JSD pauses testing again

For approximately two and a half hours Thursday, Juneau students were able to take their standardized exams. Then a familiar error screen appeared.

“They were getting the same dropped connection,” said Phil Loseby, the Juneau School District’s coordinator of assessments and program evaluation. “Then there started to be intermittent failures and (students) were getting the same dropped connection.”

Loseby said instead of wasting the school day trying to regain access to the site managed by an institute out of Kansas, regular school lessons resumed.

This is the second time this week the Alaska Measures of Progress (AMP) electronic exam caused a problem statewide. On Tuesday, a fiber optic cable was severed near Kansas University, which is where the Achievement and Assessment Institute ­generates the exam for all the schools in Alaska. In Juneau, approximately 150 students were affected because the district has a five-week window to take the exam and not all schools start at once.

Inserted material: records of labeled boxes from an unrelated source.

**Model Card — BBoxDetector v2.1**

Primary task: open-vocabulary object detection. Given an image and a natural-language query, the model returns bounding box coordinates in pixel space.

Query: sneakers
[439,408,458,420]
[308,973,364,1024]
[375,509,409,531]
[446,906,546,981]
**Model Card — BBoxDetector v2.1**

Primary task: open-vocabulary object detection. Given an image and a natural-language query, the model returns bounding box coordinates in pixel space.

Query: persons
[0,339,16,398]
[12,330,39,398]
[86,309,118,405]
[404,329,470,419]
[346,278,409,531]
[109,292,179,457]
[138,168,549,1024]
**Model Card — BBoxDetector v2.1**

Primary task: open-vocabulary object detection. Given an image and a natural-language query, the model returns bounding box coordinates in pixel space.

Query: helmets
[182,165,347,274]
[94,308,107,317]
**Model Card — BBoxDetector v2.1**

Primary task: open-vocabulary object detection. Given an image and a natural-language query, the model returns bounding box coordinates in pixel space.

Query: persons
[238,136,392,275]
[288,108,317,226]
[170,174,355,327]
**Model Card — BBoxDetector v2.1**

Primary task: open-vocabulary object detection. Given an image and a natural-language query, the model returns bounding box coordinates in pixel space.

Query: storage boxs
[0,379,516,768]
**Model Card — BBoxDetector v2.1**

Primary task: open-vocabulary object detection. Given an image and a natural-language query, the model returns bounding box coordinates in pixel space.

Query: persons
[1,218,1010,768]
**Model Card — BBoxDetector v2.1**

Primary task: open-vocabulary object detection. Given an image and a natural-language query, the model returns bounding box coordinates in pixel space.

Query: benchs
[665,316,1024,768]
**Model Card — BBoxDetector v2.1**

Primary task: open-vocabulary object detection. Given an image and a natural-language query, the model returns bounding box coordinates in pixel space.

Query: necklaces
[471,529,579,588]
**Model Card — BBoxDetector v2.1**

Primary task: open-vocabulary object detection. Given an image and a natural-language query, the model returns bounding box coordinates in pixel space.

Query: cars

Loseby said Wednesday that the education department gave the green light to start testing again Thursday, but that eventually proved a premature move.

Marianne Perie, the project director of the Kansas Assessment Program, said Tuesday’s error stemmed from a construction accident and Thursday’s error stemmed from misinformation.

The institute was under the impression that Kansas University restored the full bandwidth necessary for students in Kansas and Alaska to resume testing. It was only after the glitches Thursday that institute officials learned roughly half of the needed bandwidth was not available.

“We do feel every schools pain,” Perie said.

Susan McCauley, the state education department’s interim director, said in a press release Thursday that testing will resume when the Achievement and Assessment Institute can assure the state this won’t happen again.

“The disruption to the learning environment of our students is unacceptable,” McCauly said. “We will not resume the assessments unless the vendor can guarantee that the testing system is fully functional.”

Perie said that institute officials hope to have everything running smoothly by Monday and that some of the options to make that happen include moving data services to a second location or contracting another vendor to transmit exams.